To imagine Brusseau’s voice, think Mark Lanegan, post-Screaming Trees as his voice caramelized, or how Bill Callahan’s delivery sits somewhere between singing and reading aloud. If you don’t know those artists, think of this: plush carpet under your feet, surrounded by wood-paneled walls—the way sound feels soft and round in this room.
There is a genuine feeling, one so warm and unassuming, that lives in Brusseau’s songs. The new album, which comes out Nov. 14, is not a debut. Brusseau has lived in Portland for nearly 40 years playing in thrash metal and punk bands, and building his solo folk project. His day job for over three decades has been as a delivery truck driver for US Foods.
Brusseau came to Portland in 1983 via Longview, Wash., fresh from high school in need of work. “I figured if I could get a regular job to earn my keep and then do music, that would be good,” he says.
He stuck up flyers around town looking for bandmates and landed in a thrash metal band called Protest, then The Jimmies with his brothers, a more pop-forward Ramones-y group that lasted 15 years (the band just did a reunion show earlier this year). By the early 2000s, Brusseau found he’d accumulated a handful of “softer” solo songs but had “zero confidence in my vocal ability and was terrified to sing,” he says. “There’s a lot more to hide behind when you’re playing loud music—all of the sudden it’s just you backing up you; it was really terrifying.”

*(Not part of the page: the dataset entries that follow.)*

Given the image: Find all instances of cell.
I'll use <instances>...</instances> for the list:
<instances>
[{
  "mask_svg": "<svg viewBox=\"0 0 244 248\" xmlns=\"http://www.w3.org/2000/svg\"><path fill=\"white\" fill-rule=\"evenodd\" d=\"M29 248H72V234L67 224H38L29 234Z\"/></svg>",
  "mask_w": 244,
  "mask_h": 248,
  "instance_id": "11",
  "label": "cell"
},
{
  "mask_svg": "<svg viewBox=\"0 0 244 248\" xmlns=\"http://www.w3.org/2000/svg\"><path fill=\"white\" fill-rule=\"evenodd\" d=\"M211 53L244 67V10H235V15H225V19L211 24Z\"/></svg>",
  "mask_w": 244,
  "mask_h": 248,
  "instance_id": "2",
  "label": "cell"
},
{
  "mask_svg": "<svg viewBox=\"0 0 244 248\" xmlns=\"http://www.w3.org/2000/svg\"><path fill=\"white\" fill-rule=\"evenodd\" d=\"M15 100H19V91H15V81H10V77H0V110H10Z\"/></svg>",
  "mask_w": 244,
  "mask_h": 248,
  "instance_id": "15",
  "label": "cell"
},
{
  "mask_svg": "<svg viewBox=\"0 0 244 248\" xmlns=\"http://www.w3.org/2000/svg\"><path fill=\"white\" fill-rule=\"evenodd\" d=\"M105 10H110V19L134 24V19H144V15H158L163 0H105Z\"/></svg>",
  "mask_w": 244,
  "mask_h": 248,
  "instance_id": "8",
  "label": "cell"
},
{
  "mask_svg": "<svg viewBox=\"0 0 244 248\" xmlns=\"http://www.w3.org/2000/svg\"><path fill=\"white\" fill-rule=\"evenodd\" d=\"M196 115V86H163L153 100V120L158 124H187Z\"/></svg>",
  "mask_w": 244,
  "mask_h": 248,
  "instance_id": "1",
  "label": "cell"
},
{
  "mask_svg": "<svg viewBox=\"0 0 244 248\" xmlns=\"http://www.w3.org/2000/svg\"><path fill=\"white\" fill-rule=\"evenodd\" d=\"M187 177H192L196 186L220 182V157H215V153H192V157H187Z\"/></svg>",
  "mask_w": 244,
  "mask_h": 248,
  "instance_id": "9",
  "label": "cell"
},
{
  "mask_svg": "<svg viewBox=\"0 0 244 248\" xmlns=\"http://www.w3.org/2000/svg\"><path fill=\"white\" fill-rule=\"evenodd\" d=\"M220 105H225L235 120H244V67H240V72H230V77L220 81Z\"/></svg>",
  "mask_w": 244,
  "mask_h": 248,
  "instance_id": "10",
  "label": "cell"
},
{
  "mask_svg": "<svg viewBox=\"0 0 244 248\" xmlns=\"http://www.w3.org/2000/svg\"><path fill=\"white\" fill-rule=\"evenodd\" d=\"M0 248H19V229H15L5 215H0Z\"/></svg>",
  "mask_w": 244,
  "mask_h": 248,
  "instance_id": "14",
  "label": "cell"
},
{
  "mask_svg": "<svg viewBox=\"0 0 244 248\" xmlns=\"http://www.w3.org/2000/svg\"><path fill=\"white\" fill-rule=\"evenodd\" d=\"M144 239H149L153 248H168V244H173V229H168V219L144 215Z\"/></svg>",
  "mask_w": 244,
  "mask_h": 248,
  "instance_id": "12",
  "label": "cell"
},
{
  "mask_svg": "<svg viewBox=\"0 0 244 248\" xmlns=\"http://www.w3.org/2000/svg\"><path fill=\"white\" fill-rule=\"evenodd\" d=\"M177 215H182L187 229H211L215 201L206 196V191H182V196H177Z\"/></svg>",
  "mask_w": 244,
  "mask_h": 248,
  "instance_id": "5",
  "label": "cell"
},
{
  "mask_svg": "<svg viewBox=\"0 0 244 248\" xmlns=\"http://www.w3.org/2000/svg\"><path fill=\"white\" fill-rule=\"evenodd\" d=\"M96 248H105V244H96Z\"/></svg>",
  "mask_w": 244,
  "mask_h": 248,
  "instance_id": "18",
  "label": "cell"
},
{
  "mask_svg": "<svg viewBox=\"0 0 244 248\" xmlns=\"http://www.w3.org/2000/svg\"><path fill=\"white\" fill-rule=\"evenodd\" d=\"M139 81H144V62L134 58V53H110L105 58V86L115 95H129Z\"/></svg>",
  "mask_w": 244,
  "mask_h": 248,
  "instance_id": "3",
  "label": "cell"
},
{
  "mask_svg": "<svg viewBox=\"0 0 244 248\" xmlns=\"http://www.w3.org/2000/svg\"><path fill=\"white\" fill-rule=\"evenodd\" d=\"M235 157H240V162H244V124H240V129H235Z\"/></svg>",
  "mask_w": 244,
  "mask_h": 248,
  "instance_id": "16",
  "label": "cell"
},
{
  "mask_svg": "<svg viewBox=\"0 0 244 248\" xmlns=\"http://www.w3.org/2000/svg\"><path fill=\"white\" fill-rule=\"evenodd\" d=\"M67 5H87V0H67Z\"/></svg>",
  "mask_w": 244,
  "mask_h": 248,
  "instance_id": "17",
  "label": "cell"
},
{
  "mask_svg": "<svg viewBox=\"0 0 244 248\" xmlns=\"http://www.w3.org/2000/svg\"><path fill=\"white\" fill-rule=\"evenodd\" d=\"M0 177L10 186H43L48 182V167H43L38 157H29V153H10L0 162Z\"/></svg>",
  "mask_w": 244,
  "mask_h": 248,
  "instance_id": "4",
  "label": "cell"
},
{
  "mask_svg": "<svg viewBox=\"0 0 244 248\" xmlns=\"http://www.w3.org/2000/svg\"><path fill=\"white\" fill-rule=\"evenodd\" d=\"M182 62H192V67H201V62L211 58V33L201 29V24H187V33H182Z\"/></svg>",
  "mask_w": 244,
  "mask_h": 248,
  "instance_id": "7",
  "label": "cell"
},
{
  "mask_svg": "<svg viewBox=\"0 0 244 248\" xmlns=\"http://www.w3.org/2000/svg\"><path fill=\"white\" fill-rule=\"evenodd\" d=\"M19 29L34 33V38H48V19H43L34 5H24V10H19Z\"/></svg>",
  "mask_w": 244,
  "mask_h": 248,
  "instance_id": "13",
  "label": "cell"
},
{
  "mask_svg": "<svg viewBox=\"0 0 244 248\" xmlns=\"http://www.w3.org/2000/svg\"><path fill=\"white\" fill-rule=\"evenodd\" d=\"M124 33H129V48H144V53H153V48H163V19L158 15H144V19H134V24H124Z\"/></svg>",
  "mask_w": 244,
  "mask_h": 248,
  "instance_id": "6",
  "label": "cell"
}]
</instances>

He workshopped at open mics at White Eagle and eventually, in 2009, released a debut solo record, A Night Goes Through, followed by two more records in the 2010s. He has his own analog studio, Chapel Recordings, in Milwaukie. There he does Dead Mono Sessions, where he uses a single mic to record artists on one track, then cuts roughly 25 vinyl copies. He cuts them himself through his side business, Gorbie Lathe Cuts. (“And here I am still driving the truck, but anyway,” he laughs.)

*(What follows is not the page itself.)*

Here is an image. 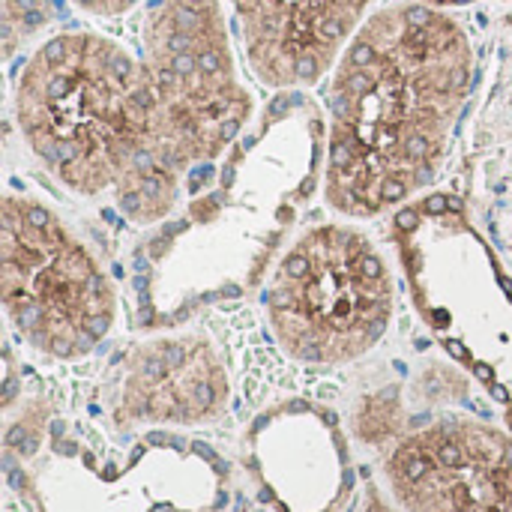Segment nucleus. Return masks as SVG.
<instances>
[{"label":"nucleus","instance_id":"f257e3e1","mask_svg":"<svg viewBox=\"0 0 512 512\" xmlns=\"http://www.w3.org/2000/svg\"><path fill=\"white\" fill-rule=\"evenodd\" d=\"M474 72V42L450 12L420 0L378 6L330 72L327 204L375 219L432 186Z\"/></svg>","mask_w":512,"mask_h":512},{"label":"nucleus","instance_id":"6e6552de","mask_svg":"<svg viewBox=\"0 0 512 512\" xmlns=\"http://www.w3.org/2000/svg\"><path fill=\"white\" fill-rule=\"evenodd\" d=\"M51 18V0H3V42L6 57L15 51V42L30 36Z\"/></svg>","mask_w":512,"mask_h":512},{"label":"nucleus","instance_id":"7ed1b4c3","mask_svg":"<svg viewBox=\"0 0 512 512\" xmlns=\"http://www.w3.org/2000/svg\"><path fill=\"white\" fill-rule=\"evenodd\" d=\"M141 63L159 117L156 177L177 201L183 174L228 150L255 111L222 0H150Z\"/></svg>","mask_w":512,"mask_h":512},{"label":"nucleus","instance_id":"39448f33","mask_svg":"<svg viewBox=\"0 0 512 512\" xmlns=\"http://www.w3.org/2000/svg\"><path fill=\"white\" fill-rule=\"evenodd\" d=\"M0 291L12 327L60 360L90 354L117 315L114 285L93 252L51 207L24 195L3 198Z\"/></svg>","mask_w":512,"mask_h":512},{"label":"nucleus","instance_id":"423d86ee","mask_svg":"<svg viewBox=\"0 0 512 512\" xmlns=\"http://www.w3.org/2000/svg\"><path fill=\"white\" fill-rule=\"evenodd\" d=\"M378 0H231L249 72L273 90H300L333 72Z\"/></svg>","mask_w":512,"mask_h":512},{"label":"nucleus","instance_id":"f03ea898","mask_svg":"<svg viewBox=\"0 0 512 512\" xmlns=\"http://www.w3.org/2000/svg\"><path fill=\"white\" fill-rule=\"evenodd\" d=\"M12 108L21 141L63 189L111 192L135 225L171 213L156 177V96L141 57L117 39L96 30L48 36L24 60Z\"/></svg>","mask_w":512,"mask_h":512},{"label":"nucleus","instance_id":"0eeeda50","mask_svg":"<svg viewBox=\"0 0 512 512\" xmlns=\"http://www.w3.org/2000/svg\"><path fill=\"white\" fill-rule=\"evenodd\" d=\"M477 150H486L489 159H504V165H489V180L504 177V186L512 183V21L507 27V36L501 39L495 84H492V93L486 99V108L477 126ZM507 198L512 195H501V201Z\"/></svg>","mask_w":512,"mask_h":512},{"label":"nucleus","instance_id":"20e7f679","mask_svg":"<svg viewBox=\"0 0 512 512\" xmlns=\"http://www.w3.org/2000/svg\"><path fill=\"white\" fill-rule=\"evenodd\" d=\"M264 303L270 327L291 357L345 363L387 333L393 276L360 228L327 222L291 243L267 282Z\"/></svg>","mask_w":512,"mask_h":512},{"label":"nucleus","instance_id":"1a4fd4ad","mask_svg":"<svg viewBox=\"0 0 512 512\" xmlns=\"http://www.w3.org/2000/svg\"><path fill=\"white\" fill-rule=\"evenodd\" d=\"M69 3L96 18H120L126 12H132L135 6H141L144 0H69Z\"/></svg>","mask_w":512,"mask_h":512}]
</instances>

So Intense Is The World, recorded in Brusseau’s studio, has a quiet intimacy—low bass-y guitar lines, bare-bones percussive beats, soft bells. But a bit of the closeness comes from Brusseau’s voice, which often feels like the anchor of these songs. The album’s final track, “The Lord Will Leave Us,” arguably one of the fullest arrangements, was written entirely in Brusseau’s head as he was driving the truck.
“One of the great things about being a laborer—I’m laboring, whether it be in the back of the truck or the cab, but I can leave that place and work on a song, an idea, I do it all the time,” he says.

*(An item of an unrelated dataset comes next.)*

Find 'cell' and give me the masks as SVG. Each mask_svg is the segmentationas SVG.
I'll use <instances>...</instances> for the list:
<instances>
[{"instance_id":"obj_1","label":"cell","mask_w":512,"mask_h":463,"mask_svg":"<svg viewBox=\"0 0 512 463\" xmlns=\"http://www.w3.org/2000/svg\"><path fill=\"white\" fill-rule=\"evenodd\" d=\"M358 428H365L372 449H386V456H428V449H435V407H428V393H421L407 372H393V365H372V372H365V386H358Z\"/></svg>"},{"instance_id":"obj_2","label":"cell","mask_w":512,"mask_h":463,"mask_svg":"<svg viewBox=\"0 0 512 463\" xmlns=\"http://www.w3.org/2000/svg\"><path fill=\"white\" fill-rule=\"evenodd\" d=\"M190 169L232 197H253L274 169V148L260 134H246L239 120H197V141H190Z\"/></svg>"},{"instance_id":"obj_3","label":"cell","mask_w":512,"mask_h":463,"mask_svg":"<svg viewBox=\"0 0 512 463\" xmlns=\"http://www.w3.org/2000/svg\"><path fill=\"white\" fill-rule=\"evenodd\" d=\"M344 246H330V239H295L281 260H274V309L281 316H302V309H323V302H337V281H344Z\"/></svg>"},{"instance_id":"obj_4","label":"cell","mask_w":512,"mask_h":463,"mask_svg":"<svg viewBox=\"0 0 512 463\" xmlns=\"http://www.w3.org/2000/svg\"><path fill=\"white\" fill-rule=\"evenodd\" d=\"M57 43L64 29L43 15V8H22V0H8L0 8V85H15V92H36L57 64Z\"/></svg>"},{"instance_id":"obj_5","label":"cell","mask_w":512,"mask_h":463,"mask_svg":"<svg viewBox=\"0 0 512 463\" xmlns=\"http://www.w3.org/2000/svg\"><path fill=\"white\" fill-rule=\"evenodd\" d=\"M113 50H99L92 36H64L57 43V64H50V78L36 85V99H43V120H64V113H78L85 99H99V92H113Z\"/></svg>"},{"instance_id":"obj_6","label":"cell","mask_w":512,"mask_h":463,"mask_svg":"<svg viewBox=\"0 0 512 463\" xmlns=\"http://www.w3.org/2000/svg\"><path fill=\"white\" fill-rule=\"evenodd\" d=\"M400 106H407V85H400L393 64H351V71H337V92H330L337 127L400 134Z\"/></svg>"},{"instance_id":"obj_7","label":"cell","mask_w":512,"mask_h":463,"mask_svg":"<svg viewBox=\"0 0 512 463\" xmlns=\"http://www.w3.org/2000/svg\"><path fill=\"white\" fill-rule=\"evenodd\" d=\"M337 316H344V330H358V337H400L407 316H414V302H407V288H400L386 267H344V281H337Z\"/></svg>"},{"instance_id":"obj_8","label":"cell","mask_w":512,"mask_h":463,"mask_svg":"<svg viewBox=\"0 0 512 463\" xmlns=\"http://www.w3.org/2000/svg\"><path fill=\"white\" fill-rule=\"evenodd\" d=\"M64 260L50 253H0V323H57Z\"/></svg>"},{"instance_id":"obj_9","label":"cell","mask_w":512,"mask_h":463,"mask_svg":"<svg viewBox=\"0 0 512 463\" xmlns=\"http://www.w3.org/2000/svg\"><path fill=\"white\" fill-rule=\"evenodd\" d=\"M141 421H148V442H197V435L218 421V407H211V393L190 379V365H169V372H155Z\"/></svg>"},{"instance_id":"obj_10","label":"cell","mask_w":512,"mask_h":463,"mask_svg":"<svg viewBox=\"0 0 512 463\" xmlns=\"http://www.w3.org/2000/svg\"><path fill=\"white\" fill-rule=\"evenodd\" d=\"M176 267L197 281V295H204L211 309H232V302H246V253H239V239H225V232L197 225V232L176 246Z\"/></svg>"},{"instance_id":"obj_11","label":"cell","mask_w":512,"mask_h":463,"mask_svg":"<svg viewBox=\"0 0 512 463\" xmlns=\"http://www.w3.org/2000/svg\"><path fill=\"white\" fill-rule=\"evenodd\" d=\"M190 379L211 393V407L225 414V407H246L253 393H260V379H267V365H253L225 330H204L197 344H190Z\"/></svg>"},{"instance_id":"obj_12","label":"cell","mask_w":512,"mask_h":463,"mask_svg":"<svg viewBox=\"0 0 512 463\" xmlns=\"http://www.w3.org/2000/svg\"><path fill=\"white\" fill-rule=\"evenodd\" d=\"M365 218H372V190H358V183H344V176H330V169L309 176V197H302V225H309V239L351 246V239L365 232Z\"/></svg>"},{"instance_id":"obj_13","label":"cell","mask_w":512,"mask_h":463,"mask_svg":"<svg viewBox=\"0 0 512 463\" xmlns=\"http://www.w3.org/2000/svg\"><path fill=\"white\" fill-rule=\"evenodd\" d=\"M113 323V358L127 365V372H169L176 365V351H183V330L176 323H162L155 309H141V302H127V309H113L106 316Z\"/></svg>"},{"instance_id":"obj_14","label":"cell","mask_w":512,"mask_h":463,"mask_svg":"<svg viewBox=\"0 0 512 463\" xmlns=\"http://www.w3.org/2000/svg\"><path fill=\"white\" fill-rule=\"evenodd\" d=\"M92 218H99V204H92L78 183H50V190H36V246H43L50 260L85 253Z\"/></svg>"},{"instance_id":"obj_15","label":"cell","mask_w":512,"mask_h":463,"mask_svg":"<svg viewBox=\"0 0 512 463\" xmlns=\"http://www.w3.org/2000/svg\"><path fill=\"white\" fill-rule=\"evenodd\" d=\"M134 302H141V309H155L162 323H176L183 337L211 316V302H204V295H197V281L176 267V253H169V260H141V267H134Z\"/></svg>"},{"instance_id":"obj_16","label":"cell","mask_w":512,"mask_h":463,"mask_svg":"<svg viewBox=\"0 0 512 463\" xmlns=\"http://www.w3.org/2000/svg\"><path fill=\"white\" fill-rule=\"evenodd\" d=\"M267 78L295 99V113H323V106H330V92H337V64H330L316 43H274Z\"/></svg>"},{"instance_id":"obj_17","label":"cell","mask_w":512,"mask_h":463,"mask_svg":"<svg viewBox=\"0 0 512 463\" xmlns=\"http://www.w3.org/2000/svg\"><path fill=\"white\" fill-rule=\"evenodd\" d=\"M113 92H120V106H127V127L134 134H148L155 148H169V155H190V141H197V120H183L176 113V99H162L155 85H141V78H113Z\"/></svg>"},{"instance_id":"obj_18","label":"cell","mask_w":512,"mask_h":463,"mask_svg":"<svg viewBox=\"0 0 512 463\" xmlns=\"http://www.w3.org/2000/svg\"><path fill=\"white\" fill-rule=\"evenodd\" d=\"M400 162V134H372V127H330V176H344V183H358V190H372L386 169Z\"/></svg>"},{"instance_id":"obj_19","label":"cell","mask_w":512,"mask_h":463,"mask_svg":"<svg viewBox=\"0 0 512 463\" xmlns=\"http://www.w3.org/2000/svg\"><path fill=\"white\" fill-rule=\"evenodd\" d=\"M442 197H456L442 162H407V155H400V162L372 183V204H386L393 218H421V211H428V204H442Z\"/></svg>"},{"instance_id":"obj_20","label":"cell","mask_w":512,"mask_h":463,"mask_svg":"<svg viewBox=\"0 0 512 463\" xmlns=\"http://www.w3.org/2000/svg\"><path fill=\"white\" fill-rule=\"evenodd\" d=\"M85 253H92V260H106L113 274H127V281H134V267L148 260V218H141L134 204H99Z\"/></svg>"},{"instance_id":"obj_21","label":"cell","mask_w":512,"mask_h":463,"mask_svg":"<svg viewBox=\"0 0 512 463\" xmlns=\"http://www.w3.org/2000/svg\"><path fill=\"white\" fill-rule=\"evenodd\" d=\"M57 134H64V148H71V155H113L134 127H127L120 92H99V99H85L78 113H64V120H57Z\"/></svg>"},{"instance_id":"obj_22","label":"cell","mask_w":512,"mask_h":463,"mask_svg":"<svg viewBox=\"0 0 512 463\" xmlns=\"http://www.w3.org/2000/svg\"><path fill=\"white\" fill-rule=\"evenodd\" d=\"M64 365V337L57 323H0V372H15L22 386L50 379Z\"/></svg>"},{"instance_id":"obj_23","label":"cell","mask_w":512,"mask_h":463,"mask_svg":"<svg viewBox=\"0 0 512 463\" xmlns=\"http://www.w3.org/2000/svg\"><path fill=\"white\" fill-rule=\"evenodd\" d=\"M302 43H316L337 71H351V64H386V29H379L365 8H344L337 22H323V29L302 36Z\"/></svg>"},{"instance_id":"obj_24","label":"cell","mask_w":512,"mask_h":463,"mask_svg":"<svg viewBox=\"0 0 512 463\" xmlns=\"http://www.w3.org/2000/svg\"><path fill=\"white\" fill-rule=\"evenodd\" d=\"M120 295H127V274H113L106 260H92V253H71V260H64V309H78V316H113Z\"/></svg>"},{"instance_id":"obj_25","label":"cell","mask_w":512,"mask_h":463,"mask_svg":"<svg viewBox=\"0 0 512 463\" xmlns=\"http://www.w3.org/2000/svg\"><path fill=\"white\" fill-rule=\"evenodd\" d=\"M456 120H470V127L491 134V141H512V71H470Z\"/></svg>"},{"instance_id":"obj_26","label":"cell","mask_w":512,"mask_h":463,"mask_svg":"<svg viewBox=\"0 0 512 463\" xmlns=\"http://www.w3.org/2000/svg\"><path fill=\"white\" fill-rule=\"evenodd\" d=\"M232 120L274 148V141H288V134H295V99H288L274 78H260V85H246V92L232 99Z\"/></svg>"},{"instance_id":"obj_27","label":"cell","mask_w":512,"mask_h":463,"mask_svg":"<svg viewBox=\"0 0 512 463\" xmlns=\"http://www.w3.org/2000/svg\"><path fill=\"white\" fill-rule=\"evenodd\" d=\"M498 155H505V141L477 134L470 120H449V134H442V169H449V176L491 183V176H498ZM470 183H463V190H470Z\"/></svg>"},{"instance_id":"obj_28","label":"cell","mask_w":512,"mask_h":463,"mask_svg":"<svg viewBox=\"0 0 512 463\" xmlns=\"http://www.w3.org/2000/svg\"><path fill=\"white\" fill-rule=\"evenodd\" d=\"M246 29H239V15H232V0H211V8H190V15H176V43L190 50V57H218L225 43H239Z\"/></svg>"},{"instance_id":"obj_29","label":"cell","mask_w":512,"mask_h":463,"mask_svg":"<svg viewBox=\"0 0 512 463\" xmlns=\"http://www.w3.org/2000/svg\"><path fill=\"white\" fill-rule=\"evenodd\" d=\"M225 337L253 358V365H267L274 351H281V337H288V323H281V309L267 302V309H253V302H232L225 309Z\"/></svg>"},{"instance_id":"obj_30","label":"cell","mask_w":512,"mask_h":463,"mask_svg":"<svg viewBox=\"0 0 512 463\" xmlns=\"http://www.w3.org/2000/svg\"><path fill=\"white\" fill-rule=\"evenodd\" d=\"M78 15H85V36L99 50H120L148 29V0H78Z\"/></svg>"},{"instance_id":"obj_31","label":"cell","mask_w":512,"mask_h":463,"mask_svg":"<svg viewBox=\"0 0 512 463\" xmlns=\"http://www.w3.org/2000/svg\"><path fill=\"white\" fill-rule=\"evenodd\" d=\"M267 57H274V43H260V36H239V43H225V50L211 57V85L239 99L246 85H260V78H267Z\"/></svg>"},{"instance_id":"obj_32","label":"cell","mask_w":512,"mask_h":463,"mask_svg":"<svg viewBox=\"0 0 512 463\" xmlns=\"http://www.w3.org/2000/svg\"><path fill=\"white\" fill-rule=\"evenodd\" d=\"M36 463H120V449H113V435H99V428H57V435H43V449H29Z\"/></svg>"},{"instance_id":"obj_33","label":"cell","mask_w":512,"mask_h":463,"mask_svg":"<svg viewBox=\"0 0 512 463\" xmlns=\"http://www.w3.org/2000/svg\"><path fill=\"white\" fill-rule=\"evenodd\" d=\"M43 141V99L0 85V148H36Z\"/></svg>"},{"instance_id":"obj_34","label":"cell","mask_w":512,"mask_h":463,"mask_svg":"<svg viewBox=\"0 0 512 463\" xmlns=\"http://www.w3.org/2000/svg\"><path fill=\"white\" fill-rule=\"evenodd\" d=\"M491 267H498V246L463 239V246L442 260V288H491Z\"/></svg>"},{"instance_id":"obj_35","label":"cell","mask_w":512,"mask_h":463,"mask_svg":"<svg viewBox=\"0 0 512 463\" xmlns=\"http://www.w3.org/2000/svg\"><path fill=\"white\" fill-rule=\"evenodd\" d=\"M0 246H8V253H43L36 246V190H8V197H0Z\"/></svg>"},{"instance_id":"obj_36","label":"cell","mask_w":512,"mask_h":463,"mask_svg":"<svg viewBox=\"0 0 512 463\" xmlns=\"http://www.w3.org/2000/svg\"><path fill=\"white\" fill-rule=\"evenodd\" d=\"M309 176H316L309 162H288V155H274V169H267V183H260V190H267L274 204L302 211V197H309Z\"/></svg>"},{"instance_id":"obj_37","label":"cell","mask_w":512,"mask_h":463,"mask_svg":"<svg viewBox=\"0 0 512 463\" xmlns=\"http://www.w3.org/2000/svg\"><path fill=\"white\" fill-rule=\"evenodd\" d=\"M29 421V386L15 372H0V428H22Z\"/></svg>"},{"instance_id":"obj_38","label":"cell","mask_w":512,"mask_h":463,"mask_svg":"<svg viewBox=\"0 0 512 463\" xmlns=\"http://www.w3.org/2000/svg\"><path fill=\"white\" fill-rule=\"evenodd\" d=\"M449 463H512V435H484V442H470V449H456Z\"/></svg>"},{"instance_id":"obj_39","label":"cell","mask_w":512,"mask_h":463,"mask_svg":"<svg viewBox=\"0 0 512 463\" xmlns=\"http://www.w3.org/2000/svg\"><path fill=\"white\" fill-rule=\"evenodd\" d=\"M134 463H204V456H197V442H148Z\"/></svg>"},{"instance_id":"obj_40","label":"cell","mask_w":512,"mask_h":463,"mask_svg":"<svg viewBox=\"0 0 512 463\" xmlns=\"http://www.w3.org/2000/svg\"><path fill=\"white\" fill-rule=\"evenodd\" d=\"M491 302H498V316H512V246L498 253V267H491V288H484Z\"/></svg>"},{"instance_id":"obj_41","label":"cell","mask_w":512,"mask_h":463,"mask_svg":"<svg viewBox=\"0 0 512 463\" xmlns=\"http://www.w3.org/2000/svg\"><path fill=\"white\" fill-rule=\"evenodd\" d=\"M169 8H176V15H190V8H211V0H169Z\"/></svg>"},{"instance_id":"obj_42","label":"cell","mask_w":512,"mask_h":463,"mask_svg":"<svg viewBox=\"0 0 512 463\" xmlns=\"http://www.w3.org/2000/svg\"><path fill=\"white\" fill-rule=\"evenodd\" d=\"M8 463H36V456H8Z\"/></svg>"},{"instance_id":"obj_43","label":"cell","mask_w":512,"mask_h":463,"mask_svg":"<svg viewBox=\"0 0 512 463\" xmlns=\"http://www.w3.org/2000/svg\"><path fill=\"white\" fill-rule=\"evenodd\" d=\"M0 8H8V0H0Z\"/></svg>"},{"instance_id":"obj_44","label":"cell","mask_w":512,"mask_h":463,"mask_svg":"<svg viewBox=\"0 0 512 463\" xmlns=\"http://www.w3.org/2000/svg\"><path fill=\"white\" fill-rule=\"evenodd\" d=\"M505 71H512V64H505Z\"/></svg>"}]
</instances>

The lyrics are often simple, but come from a “real big emotional place.” “Halloween” loops just a few words, but the sentiment of the song is inspired by a memory of Brusseau’s mother taking him and his brothers to see Halloween in a full theater in 1978, right as his family was falling apart. “There was such a unity, I could feel my family, everybody scooting a little closer to each other—it’s stuck with me to this day,” he says.
The album itself is an ode to deep subtle feelings, the world’s intensity. “Maybe the first thought people might have is our political climate, how much hatred there can be—it’s not necessarily that,” he says. “I’m talking about stepping out in your backyard and seeing a caterpillar, or looking into a horse’s eyes—to me that’s intense. Or a 200-year-old tree—it had to be this spot, never had a chance to run. It’s somehow here, surviving.” (The tree makes an appearance on the track “November Man.”)
The release show at Alberta Street Pub on Nov. 14 will include two bonuses: Brusseau’s extended chapbook that tells the story behind “Halloween” and an additional album, Airline Companion, made of songs recorded in between recording So Intense Is The World.
In his press materials, Brusseau notes there will be no world tour, no television debut, no massive label support. And while nothing’s ever out of the question, those things aren’t the intent here—these songs are humble offerings, observations, sometimes from the truck, often full of gratitude. Listener, these are slow burners.
SEE IT: Barry Brusseau’s So Intense Is The World release show at Alberta Street Pub, 1036 NE Alberta St., 503-284-7665, albertastreetpub.com. 8 pm Thursday, Nov. 14. $10.